One of my friends is getting a lead hardness tester, I'll do some tests then.
If you want soft lead, find yourself a roofer or two. Preferably one that does commercial work. Soft lead was used for roof flashings, and most roofers throw it away when replacing the roof.
Thanks for all of the replies. Sounds like I need to mix a little lead with the wheelweights, or buy a loading press. 250 pounds of wheelweights is a lot to go unused.
While pure lead is preferred over wheel weight alloy for round balls used in Cap & Ball revolvers you can probably get away with using WW alloy if that is all you have. Keep in mind that WW alloy age hardens considerably over a two week period after casting.
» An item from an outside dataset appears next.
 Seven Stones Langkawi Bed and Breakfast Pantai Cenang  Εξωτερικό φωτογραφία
I have used WW alloy round balls to win several C&B revolver shooting matches, so don't believe everything you read online. WW alloy will cast a bit crisper and slightly larger than pure lead (a plus actually) They will also be a tiny bit lighter. When first cast they will be about Brinell hardness 6 or only slightly harder than pure lead which is a 5. After one week the balls will be about BHN 9 and after 2 weeks about BHN 12 (actually 4 times harder than when first cast) So--the trick is to shoot them within a couple of days of casting. If this is impossible, bake them in the oven at 425-450 degrees for an hour the night before and let them cool slowly by simply turning off the heat. This will anneal them back to their original as cast softness. If your gun is set up with proper chamber diameters to match your revolver's groove diameter you may find better accuracy using the slightly harder metal. The better "castability" of WW alloy over lead makes for more perfect balls and fewer voids or inclusions.
Good information, Curator! I used to cast wheelweights for a Marlin 1895 45-70 waaay back in the 70's when they first came out. At that time,the barrels had "micro-groove" rifling, and I never did get good accuracy with pure wheelweight castings for some strange reason. Now that I'm interested in percussion revolvers, and have all these wheelweights, I thought I would use them. When I started this thread, I was thinking about when seating the ball, shaving off the ring of metal insures a good seal in the cylinder. With wheelweights being much harder, I wondered if you would get the same result when seating the ball. All of ya'lls replies have been most helpful.